## WRITTEN INSTRUCTION
Can you quote exactly the stretch of lines from the one with "At what distance" through the final line of the material, both ends included?

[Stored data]
<<<<

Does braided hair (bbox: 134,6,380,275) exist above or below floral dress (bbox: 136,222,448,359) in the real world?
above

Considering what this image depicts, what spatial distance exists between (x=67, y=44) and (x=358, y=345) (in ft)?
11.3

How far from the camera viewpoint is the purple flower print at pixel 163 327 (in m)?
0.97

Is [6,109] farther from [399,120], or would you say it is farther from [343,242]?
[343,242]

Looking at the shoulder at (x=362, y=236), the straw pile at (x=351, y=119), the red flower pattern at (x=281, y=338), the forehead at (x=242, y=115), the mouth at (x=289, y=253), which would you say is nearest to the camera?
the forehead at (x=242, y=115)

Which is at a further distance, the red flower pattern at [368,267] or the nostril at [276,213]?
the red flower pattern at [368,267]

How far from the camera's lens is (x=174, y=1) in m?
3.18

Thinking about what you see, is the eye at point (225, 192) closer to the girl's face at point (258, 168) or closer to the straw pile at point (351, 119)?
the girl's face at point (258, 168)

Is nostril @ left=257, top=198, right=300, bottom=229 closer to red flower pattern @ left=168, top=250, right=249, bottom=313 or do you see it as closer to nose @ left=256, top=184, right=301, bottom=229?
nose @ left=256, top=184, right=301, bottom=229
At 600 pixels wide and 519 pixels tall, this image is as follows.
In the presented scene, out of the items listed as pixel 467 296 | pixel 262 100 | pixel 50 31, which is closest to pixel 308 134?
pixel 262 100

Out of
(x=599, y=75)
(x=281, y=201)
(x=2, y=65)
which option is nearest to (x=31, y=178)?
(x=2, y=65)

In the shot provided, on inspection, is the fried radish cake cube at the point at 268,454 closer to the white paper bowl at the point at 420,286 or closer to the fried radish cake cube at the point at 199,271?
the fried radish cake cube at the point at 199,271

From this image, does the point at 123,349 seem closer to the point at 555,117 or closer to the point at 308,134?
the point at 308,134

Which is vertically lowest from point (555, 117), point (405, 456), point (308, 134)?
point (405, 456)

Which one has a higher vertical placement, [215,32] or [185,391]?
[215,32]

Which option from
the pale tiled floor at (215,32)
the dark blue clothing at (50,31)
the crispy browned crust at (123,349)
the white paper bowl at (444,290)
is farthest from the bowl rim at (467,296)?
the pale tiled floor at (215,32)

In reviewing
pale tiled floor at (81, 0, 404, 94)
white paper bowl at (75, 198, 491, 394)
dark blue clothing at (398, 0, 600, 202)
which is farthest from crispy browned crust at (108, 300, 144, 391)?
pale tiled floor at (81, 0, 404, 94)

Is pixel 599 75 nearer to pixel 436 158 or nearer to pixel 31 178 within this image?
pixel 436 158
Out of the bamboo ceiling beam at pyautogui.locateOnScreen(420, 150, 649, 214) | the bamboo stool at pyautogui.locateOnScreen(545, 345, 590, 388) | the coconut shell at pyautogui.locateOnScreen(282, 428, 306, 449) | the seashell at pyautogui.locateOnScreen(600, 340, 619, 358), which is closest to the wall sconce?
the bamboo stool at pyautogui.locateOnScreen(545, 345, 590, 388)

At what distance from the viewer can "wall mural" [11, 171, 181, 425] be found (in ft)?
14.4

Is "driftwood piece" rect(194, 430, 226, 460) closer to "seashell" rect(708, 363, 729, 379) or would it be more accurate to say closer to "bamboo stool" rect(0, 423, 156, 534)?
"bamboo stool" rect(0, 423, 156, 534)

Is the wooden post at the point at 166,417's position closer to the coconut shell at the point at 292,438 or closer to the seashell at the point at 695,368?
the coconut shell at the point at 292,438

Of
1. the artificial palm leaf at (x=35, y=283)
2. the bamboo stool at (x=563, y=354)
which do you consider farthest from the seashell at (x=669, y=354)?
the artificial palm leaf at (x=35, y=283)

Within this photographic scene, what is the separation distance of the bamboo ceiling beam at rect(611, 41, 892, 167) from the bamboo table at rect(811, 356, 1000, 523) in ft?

>>>>

## ANSWER BELOW
At what distance from the viewer can "wall mural" [11, 171, 181, 425] be found (in ft)?
14.4

Is "driftwood piece" rect(194, 430, 226, 460) closer to "seashell" rect(708, 363, 729, 379) or would it be more accurate to say closer to "bamboo stool" rect(0, 423, 156, 534)?
"bamboo stool" rect(0, 423, 156, 534)

Is the wooden post at the point at 166,417's position closer to the coconut shell at the point at 292,438 or closer to the seashell at the point at 695,368?
the coconut shell at the point at 292,438

Of
1. the artificial palm leaf at (x=35, y=283)
2. the bamboo stool at (x=563, y=354)
which do you consider farthest from the seashell at (x=669, y=354)?
the artificial palm leaf at (x=35, y=283)

Within this photographic scene, what is the separation distance of the bamboo ceiling beam at rect(611, 41, 892, 167) from the bamboo table at rect(811, 356, 1000, 523) in ft?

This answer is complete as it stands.